Page extract:
= = = = = = =

That’s a major cause for alarm for some decision makers.
“All along we’ve said listen to the experts, but right now the experts are saying drastically different things,” assembly member Kevin Forster said earlier this week.
The new information contradicts advice the assembly has been receiving for months from borough staff and Moffatt & Nichol engineers.
The encapsulated design, frequently referred to as option one, shares construction techniques with a previous dock design that was scrapped last year, but only after much of the permitting was already completed.
Borough manager Alekka Fullerton has said over the last year she believed because of the shared construction techniques, a smaller encapsulated design might be able to retain some of the previously completed or advanced permits.
Moffatt & Nichol engineers have repeatedly supported that idea.
During an April Ports and Harbors Advisory Committee meeting, Moffatt & Nichol’s Paul Wallis characterized the encapsulation option as “far ahead” of the other two designs in terms of risk exposure, largely due to easier permitting, he said.
“My specific question to Moffatt & Nichol at one point was, is it correct that we have a lot of the permitting already in place for option one,” said assembly member Cheryl Stickler on Monday. “And they said, ‘Yes, that’s correct…’ When I was really in favor of option one, it was largely because of the cost-saving measures of that pre-existing permitting.”

= = = = = = =

Dataset excerpts:

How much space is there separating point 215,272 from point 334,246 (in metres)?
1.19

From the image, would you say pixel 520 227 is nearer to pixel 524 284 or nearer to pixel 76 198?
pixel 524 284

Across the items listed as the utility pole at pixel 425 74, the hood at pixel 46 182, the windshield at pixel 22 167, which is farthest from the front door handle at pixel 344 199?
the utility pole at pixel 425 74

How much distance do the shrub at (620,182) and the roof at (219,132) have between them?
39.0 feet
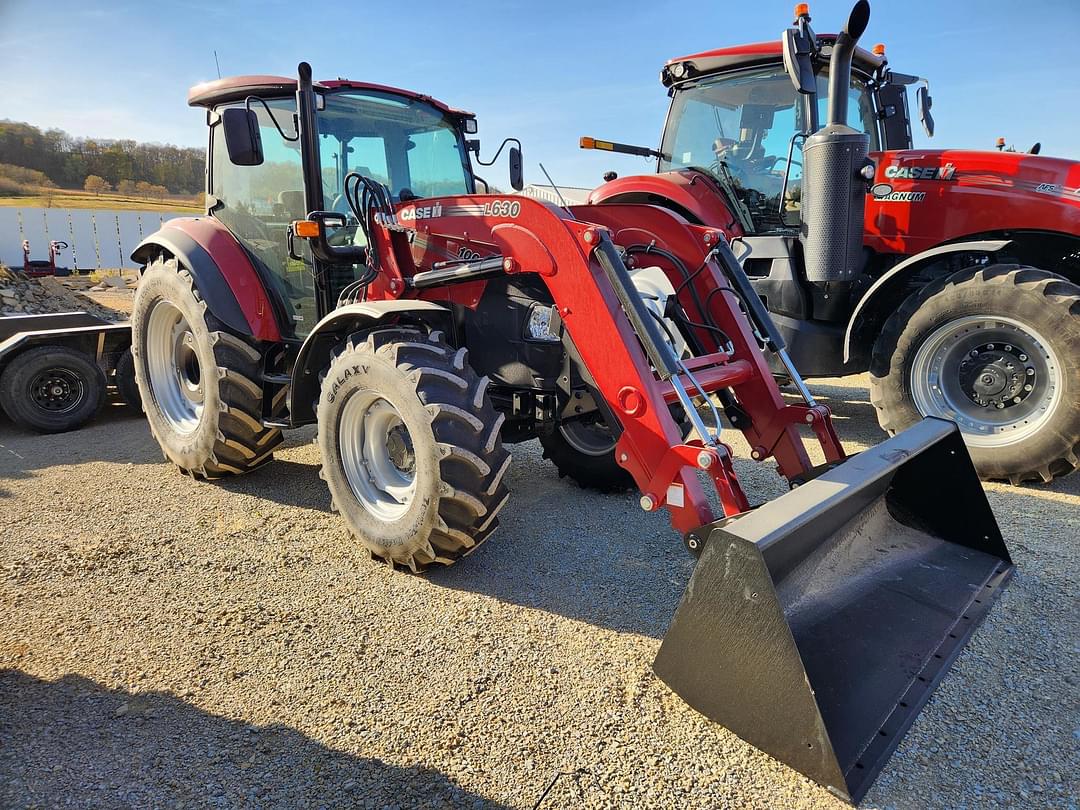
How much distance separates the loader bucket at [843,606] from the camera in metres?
1.95

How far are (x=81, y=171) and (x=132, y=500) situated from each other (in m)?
48.1

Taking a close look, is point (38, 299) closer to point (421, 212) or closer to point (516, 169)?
point (516, 169)

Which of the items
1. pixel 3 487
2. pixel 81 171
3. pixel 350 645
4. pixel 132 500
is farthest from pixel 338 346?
pixel 81 171

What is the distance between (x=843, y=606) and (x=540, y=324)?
5.80ft

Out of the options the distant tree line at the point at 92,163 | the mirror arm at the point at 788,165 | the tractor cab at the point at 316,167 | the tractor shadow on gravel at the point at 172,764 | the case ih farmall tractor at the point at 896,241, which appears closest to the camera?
the tractor shadow on gravel at the point at 172,764

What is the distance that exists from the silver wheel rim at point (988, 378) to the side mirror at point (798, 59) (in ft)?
5.88

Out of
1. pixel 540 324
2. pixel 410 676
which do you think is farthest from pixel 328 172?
pixel 410 676

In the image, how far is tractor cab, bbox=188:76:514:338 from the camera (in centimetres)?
392

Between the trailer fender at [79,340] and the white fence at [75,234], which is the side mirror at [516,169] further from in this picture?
the white fence at [75,234]

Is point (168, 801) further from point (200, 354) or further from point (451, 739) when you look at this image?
point (200, 354)

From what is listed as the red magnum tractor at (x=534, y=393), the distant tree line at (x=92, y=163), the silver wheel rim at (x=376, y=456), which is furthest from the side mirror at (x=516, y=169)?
the distant tree line at (x=92, y=163)

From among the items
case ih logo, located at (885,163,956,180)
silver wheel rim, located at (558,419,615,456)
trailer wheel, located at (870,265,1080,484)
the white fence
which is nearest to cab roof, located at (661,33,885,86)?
case ih logo, located at (885,163,956,180)

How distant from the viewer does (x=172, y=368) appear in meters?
4.83

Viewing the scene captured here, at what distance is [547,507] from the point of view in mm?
4047
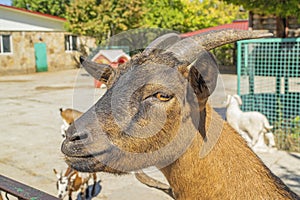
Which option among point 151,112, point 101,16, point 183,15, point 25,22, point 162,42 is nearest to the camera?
point 151,112

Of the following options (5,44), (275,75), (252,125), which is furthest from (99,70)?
(5,44)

= = = = = = =

Exercise tasks:
A. In the dock design report, how did Paul Wallis describe the encapsulation option in terms of risk exposure?
B. Rewrite everything in the dock design report from "Borough manager Alekka" down to "permitting, he said.", changing "April" to "May".
C. Continue the dock design report from where it stops.

Answers to the problems:
A. He called it "far ahead" of the other two designs.

B.
Borough manager Alekka Fullerton has said over the last year she believed because of the shared construction techniques, a smaller encapsulated design might be able to retain some of the previously completed or advanced permits.
Moffatt & Nichol engineers have repeatedly supported that idea.
During an May Ports and Harbors Advisory Committee meeting, Moffatt & Nichol’s Paul Wallis characterized the encapsulation option as “far ahead” of the other two designs in terms of risk exposure, largely due to easier permitting, he said.

C.
But last week, a second borough contractor delivered the opposite opinion during borough staff’s weekly Lutak Dock meeting.
Robin Reich, of Solstice Consulting, said much of the existing permitting might have to be redone for the encapsulated option. Reich has history with the project, having worked on permitting for the previous, now-scrapped dock design as well.
Under the general umbrella of permitting, the project must get a whole slew of different approvals from different agencies, both state and federal. Major permits discussed by Reich include the environmental assessment from the federal granting agency, MARAD; an Army Corps of Engineers permit; permitting under the federal Endangered Species Act; and a Section 106 National Historic Preservation Act Review.
According to Reich, the Army Corps permitting was nearly complete and “going to be issued” for the previous dock design pending approval of permitting from other agencies. Now it “will need to be restarted for option one,” she wrote in a memo to the borough this month.
Reich’s memo listed three other permits that had been completed but will now need to be fully restarted, including Endangered Species Act permitting. According to Reich, that could be a major obstacle.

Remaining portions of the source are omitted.